CEDU CONDANNA LA SPAGNA

20 settembre 2024 - Tempo di lettura: 10 minuti www.egm.it no profit by www.biodiritti.org - link d'invito per leggere in Telegram altri articoli di divulgazione Scientifica di Biodiritti by Egm.it No Profit

17.09.2024 LA CORTE EUROPEA DEI DIRITTI DELL'UOMO PUBBLICA LA CONDANNA DELLA SPAGNA E DEI SUOI TRIBUNALI PER LA VIOLAZIONE DEI BIODIRITTI E AUTODETERMINAZIONE DI UNA TESTIMONE DI GEOVA SU EMOTRASFUSIONI EFFETTUATE NONOSTANTE RIFIUTATE CON DAT REGISTRATE - LEGGERE TUTTO E CONDIVIDERE PER FAR CONOSCERE GLI ATTI DELLA CORTE EUROPEA DIRITTI DELL’UOMO (CEDU)

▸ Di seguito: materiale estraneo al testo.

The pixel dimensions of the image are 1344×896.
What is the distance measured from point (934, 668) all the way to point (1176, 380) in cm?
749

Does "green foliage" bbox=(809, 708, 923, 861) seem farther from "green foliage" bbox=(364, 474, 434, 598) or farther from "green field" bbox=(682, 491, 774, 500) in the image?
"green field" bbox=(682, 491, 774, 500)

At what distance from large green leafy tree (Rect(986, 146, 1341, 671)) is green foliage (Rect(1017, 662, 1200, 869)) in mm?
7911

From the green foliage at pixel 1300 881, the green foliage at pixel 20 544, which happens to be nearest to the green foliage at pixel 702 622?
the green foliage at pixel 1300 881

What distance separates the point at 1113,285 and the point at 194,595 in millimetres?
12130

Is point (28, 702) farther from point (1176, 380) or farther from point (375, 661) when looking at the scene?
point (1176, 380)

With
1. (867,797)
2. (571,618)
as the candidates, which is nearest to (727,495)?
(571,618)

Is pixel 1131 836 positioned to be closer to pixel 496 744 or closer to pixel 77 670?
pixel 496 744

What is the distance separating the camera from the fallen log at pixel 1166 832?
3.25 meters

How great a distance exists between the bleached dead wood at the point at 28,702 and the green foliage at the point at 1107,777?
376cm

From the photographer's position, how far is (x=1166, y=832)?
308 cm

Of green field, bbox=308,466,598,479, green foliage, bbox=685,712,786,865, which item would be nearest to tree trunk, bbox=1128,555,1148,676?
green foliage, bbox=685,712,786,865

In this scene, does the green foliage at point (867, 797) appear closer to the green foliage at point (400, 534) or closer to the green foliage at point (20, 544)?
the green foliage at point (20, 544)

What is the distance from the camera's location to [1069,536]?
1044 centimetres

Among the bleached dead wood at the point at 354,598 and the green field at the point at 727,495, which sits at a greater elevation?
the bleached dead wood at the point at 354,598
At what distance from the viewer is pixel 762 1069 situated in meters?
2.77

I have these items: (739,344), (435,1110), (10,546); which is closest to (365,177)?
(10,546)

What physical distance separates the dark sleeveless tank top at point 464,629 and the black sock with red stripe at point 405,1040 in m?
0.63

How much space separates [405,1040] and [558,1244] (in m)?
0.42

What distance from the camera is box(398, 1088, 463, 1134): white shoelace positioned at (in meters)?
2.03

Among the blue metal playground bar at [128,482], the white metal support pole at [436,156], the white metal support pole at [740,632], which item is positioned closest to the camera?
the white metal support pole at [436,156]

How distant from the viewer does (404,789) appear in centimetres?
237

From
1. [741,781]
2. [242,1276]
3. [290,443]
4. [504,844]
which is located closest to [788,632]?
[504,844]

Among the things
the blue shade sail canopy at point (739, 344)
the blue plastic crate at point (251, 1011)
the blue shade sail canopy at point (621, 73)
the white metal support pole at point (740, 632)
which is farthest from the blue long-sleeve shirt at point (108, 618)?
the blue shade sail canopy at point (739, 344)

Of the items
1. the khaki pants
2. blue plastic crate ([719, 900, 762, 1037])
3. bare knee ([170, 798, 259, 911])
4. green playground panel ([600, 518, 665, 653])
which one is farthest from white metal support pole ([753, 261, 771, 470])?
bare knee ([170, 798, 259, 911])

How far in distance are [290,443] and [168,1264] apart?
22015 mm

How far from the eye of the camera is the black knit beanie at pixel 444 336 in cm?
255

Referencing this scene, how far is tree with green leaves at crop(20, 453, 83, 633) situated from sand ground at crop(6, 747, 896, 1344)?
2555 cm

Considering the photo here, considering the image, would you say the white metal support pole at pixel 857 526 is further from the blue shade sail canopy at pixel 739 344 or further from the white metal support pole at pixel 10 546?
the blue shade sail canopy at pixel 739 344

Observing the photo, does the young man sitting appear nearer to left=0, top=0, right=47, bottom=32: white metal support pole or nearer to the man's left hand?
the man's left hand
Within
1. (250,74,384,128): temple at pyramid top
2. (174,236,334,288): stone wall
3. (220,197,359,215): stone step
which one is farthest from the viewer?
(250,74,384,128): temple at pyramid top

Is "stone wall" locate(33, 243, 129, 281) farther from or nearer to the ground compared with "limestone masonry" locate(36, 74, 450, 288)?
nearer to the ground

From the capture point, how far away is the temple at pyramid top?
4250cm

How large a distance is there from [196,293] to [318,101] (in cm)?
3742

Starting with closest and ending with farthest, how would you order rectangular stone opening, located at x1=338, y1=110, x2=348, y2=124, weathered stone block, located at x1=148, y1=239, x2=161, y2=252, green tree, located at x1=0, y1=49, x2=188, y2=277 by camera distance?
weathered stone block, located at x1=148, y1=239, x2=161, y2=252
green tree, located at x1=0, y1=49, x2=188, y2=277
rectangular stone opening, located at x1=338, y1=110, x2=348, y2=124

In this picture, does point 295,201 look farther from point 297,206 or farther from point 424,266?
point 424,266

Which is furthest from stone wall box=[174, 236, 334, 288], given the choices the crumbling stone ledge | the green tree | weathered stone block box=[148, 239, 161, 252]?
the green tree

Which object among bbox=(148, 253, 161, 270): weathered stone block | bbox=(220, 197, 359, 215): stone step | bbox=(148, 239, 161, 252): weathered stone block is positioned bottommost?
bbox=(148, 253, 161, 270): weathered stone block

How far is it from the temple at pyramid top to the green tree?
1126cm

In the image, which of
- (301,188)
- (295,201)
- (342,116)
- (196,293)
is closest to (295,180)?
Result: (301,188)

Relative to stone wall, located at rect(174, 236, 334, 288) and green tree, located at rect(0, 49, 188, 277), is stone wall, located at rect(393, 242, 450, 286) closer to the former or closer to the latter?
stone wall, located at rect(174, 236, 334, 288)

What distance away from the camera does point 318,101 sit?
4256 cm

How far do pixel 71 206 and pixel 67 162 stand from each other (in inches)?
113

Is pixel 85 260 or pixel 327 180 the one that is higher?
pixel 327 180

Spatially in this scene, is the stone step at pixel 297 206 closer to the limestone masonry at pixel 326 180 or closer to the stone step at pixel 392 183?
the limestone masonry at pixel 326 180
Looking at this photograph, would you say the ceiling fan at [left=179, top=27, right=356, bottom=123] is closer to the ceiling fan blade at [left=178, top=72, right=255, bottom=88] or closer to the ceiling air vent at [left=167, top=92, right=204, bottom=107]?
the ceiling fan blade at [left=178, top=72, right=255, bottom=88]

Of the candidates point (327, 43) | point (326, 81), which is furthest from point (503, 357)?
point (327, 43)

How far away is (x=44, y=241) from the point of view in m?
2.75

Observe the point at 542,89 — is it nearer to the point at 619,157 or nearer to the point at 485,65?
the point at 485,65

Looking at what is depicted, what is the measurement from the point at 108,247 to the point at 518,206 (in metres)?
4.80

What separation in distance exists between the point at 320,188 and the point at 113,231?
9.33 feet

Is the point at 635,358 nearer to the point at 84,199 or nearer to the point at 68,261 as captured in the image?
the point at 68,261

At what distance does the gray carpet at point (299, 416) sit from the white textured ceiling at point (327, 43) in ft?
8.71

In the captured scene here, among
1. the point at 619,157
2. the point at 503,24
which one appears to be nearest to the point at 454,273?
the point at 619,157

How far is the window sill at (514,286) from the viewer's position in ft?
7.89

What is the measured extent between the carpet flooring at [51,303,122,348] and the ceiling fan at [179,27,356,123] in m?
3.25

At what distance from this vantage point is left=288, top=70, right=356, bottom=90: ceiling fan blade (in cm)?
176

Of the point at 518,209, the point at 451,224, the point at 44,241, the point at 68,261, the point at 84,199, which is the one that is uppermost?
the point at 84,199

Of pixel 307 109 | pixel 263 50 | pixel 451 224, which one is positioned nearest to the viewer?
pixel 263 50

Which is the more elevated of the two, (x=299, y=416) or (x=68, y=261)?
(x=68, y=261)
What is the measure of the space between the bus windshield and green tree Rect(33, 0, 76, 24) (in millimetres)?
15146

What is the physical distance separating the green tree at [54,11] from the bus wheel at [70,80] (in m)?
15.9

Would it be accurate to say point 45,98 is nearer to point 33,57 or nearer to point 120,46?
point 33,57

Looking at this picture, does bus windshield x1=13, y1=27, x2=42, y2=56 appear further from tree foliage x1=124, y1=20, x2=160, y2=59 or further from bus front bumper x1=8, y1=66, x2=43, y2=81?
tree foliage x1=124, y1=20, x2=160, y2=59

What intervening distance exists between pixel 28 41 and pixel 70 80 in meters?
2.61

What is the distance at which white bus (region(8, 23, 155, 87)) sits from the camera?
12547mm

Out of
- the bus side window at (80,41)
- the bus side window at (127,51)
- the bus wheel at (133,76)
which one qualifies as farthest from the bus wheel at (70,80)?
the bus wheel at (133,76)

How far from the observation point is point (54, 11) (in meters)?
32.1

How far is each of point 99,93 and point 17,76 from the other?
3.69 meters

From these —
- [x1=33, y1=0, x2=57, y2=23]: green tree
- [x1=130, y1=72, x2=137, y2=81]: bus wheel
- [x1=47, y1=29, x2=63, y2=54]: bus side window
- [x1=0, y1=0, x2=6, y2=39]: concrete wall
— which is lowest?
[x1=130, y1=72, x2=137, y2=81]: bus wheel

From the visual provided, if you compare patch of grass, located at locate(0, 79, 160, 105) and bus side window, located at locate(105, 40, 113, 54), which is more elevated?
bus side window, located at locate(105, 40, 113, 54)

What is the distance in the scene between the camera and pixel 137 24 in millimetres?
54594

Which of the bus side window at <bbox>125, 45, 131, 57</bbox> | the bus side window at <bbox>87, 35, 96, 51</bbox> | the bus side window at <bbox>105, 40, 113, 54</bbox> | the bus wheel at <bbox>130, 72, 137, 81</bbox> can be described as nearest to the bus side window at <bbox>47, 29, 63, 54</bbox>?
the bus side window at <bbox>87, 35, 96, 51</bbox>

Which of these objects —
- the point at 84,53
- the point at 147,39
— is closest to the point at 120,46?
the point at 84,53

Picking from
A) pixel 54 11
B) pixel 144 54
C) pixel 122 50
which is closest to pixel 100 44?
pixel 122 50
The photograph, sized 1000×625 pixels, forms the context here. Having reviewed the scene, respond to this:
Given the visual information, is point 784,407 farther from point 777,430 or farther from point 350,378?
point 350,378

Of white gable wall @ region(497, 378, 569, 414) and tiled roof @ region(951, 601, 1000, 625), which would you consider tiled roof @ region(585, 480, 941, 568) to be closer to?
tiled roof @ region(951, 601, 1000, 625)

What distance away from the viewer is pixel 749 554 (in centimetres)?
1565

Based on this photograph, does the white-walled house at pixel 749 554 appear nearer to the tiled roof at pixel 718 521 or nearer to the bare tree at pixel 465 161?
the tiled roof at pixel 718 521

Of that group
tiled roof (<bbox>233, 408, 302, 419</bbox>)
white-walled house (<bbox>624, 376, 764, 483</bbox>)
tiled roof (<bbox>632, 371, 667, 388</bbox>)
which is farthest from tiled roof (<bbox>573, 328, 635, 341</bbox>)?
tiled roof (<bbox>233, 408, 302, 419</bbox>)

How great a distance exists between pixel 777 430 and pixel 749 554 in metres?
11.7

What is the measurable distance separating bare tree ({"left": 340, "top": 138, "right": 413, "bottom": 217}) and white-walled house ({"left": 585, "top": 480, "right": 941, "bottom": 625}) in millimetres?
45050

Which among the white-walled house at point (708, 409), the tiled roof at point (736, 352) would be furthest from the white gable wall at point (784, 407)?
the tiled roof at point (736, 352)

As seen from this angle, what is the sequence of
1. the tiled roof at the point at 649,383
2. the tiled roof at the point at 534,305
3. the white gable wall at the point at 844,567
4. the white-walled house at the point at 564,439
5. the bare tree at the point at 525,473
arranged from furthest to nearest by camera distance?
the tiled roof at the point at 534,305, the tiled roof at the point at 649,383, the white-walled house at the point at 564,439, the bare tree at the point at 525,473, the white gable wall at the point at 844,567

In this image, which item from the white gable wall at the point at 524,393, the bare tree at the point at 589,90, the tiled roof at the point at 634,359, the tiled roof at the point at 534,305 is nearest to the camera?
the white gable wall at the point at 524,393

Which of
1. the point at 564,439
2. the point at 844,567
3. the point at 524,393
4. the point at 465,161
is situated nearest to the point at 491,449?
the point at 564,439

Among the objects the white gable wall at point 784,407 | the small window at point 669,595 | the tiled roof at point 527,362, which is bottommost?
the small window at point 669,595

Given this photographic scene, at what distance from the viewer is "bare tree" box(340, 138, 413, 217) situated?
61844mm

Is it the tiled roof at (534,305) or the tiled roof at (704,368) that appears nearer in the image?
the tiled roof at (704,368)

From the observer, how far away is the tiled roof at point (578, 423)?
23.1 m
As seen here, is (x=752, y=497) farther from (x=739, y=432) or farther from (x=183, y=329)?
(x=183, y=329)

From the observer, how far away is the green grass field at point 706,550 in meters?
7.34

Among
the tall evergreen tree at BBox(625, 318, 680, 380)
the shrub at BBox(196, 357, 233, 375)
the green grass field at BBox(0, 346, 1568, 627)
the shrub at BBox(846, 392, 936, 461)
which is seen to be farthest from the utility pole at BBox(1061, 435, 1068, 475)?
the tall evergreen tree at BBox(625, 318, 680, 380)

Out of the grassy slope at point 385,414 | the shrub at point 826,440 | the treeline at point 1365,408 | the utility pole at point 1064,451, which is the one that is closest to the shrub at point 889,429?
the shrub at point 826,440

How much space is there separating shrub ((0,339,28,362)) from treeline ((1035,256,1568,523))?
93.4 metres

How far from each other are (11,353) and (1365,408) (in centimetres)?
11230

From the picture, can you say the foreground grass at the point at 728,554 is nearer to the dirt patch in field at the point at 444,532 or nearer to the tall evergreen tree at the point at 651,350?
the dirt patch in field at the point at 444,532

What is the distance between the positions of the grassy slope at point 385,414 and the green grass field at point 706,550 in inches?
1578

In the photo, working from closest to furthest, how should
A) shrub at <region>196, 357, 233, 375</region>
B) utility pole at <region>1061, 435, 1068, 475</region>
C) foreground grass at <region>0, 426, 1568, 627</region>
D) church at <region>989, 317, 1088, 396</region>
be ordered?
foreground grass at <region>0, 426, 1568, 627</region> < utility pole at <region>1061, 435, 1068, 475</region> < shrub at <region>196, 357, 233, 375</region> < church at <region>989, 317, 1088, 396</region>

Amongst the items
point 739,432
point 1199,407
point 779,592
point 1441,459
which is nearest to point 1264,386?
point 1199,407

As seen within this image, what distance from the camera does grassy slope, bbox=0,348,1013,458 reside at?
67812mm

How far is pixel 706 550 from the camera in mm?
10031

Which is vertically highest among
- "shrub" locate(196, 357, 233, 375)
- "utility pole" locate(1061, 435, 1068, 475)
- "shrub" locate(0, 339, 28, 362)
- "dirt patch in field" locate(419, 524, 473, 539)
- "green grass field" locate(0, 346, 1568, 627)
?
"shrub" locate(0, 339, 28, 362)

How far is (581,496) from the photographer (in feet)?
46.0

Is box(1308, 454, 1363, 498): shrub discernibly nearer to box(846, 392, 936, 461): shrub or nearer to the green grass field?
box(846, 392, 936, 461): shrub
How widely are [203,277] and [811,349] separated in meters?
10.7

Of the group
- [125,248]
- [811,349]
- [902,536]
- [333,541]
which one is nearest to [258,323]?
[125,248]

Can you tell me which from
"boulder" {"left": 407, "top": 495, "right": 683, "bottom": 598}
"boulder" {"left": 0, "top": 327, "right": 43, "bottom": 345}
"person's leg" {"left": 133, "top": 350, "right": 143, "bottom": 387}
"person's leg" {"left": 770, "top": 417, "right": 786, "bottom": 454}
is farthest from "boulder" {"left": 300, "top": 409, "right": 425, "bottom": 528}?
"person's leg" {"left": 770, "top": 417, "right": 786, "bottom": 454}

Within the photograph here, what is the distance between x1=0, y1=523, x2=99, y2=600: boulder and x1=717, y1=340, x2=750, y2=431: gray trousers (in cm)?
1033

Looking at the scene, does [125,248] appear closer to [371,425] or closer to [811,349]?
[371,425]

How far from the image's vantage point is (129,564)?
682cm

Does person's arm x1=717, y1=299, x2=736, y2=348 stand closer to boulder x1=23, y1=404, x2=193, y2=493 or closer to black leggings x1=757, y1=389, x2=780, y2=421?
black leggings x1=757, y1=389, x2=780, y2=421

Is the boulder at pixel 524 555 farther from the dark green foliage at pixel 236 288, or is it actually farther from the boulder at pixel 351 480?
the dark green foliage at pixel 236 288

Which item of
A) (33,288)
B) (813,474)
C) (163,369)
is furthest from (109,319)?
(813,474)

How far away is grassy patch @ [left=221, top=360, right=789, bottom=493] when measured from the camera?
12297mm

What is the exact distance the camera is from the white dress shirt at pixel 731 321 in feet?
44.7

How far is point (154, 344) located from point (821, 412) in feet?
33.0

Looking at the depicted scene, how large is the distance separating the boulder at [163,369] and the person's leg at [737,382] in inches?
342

Alcuni commenti internazionali che abbiamo ricevuti hanno affermato che verso questa persona c'è stato un accanimento non solo irrispettoso verso i Diritti dell'Uomo ma ancor più truffaldino e con il sapore della vecchia inquisizione Spagnola. A questo scopo preferiamo pubblicare gli atti ufficiali in maniera integrale e i link per leggerli nel sito della CEDU. Le successive informazioni sono state rilasciate dal cancelliere della CEDU

Nella sentenza 17.09.2024 della Grande Camera nel caso di Pindo Mulla v. Spagna (domanda n. 15541/20) la Corte europea dei diritti dell'uomo ha ritenuto, all'unanimità, che c'era stato: Una violazione dell'articolo 8 (diritto al rispetto per la vita privata e familiare) della Convenzione europea dei diritti dell'uomo letto alla luce dell'articolo 9 (libertà di pensiero, coscienza e religione). Il caso riguardava trasfusioni di sangue somministrate alla richiedente, una testimone di Geova, durante un intervento chirurgico d'urgenza, nonostante il suo rifiuto di sottoporsi a una trasfusione di sangue di qualsiasi tipo.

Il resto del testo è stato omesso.